The frontage has two doors, apparently separate entrances for the shop and the residence. These doors each have flush lower panels, a glazed upper panel of six panes, and a glazed fanlight above. The two large double-hung windows are either side of the southern door indicating this was probably the shop. There are smaller double-hung windows to the sides, including the attic space, some of which are original. The plan is rectangular with four rooms and a central corridor running from the shop to the recent addition at the rear. This addition contains the kitchen, dining and bathroom areas.

The plasterwork to the interior walls extends upwards from the chair rail, leaving a dado of exposed brickwork whilst the rising damp dries out. The rooms of the lower level have polished 200 mmwide floorboards, most of which are original. The high ceilings are lined with wide beaded boards. The polished cedar joinery includes two chimneypieces and internal flush four-panelled doors.

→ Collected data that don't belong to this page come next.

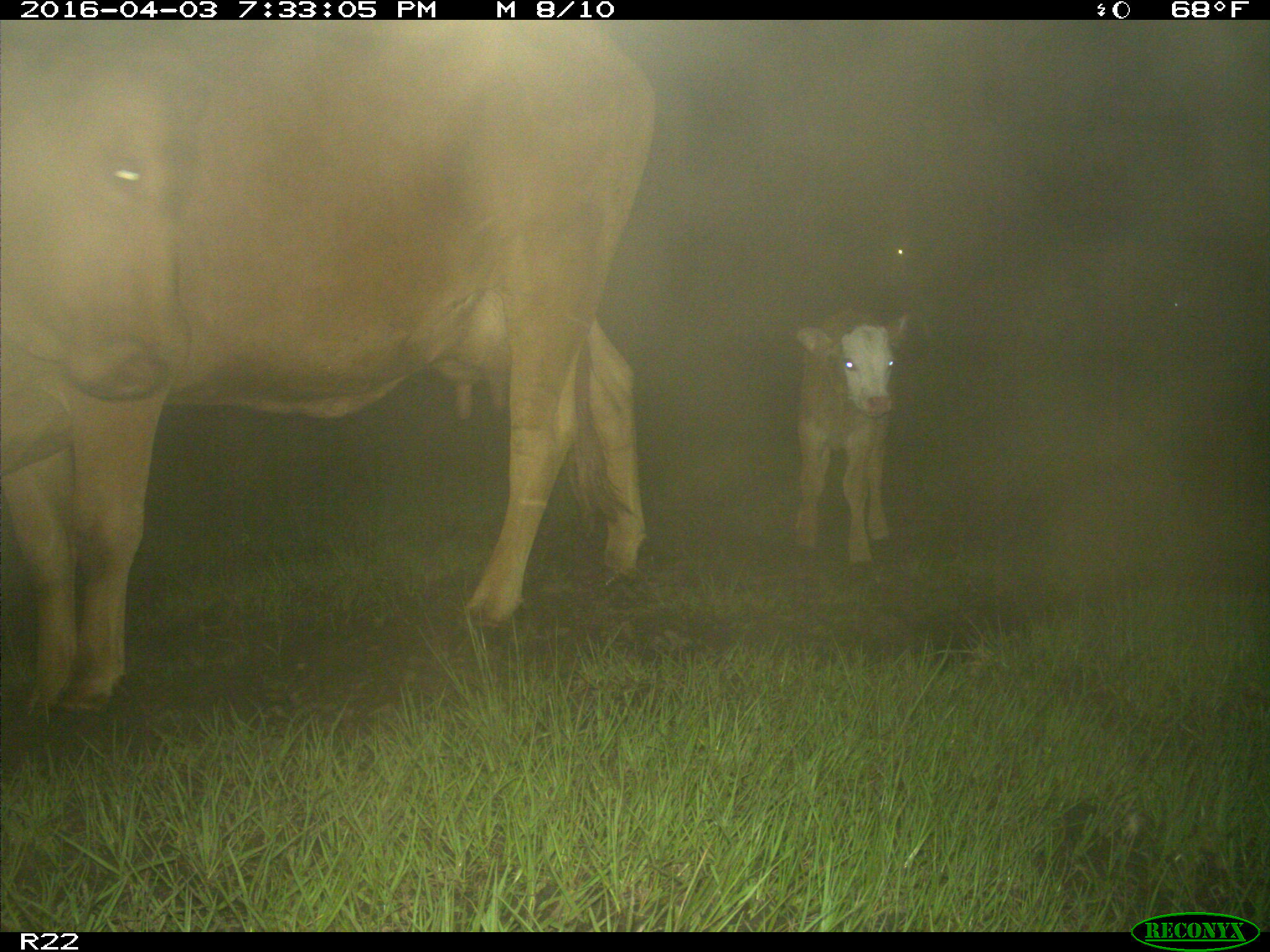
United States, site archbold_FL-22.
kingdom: Animalia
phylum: Chordata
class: Mammalia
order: Artiodactyla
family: Bovidae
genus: Bos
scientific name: Bos taurus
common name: domestic cow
Bos taurus (domestic cow).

From the room which was formerly the shop, is the straight varnished cedar staircase leading to the attic. It has turned balusters and newel, a panelled spandrel below, and a beaded board soffit over the doorway. The balustrade to the attic is simpler with squared posts and balusters. The attic is a single long room with tongue-and groove beaded boards to the side walls, flat and raked ceiling, and end walls of painted brick.

== Heritage listing ==
The Commonage was listed on the Queensland Heritage Register on 21 October 1992 having satisfied the following criteria.

The place is important in demonstrating the evolution or pattern of Queensland's history.

Constructed of brick, the dwelling is illustrative of the use of this building material in Warwick during the late 1860s and early 1870s.

The place demonstrates rare, uncommon or endangered aspects of Queensland's cultural heritage.

The Commonage is an unusual surviving example of a single-storeyed dwelling incorporating a shop; this dual function is reflected in the street elevation of the building, which has separate front entrances to house and shop.

The place is important because of its aesthetic significance.

The Commonage makes an aesthetic contribution to the Dragon Street streetscape, which includes Pringle Cottage. The building retains much original fabric including joinery, and plaster and boarded linings.